As AI workloads began migrating into the portfolio, the engineering team recognized that their existing inspection program—quarterly handheld surveys of primary electrical infrastructure—was no longer sufficient for the risk profile of the assets they were protecting. Rack densities were climbing. The electrical infrastructure was running harder.
The operator needed a solution that would satisfy an underwriter's requirements and do so in a way that was cost-effective relative to the premium saving it would generate.
Flir’s A700 series offers 640 × 480 resolution versus a 320 × 240 industry standard, with ±2°C accuracy versus ±5°C for competitors.
The Solution
Flir worked with the operator's facilities and risk management teams to design a continuous monitoring program centered on the A700-series fixed cameras, positioned across the electrical infrastructure in each of the operator's primary facilities.
The system was configured to provide continuous temperature monitoring with automated alerting, with thresholds set in consultation with the facilities team based on the operating parameters of the specific equipment in each location. Alerts were routed to the facilities management platform and to the on-call engineering team, ensuring that any anomaly was visible to the right people at the right time, regardless of when it occurred.
Flir also provided the operator with a formal deployment report documenting the monitoring coverage, alert configuration, and system parameters—a document specifically designed to satisfy the evidentiary requirements of insurance underwriters assessing continuous monitoring programs. This documentation, presented to the underwriter at the operator's next renewal, formed the basis of the commercial conversation that followed.
The Results
At renewal, the operator's underwriter recognized the continuous thermal monitoring program as a material risk reduction—specifically, the shift from a quarterly inspection model to 24/7 automated monitoring of the highest-risk electrical assets. The result was an 11% reduction in the annual premium on the operator's primary property and equipment coverage policy.
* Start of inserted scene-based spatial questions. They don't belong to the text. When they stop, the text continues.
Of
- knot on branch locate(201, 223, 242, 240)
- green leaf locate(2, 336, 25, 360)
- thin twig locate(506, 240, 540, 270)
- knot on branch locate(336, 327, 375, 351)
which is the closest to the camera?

For a colocation facility with coverage at this level, that percentage reduction translates to a saving that, annualized, represents a significant proportion of the total cost of the Flir deployment. The payback period on the monitoring investment, calculated against the premium saving alone and excluding the operational benefits of earlier fault detection, was well under two years.
The operational benefits were a further dividend. In the twelve months following deployment, the system generated three alerts on electrical assets that were subsequently inspected and found to have developing faults. Two of those faults were at a stage where they would not have been detected in a standard quarterly visual inspection. One fault was assessed by the engineering team as having the potential to cause a partial load loss event if it had progressed to failure—an event that, given the SLA commitments in place with the affected tenant, would have resulted in significant financial and reputational consequences.
The operator is now extending the monitoring program to its remaining facilities and has incorporated continuous thermal monitoring as a standard specification in its facility design standards for new builds—a decision driven equally by the insurance economics and by the operational risk reduction that the program has demonstrated in practice.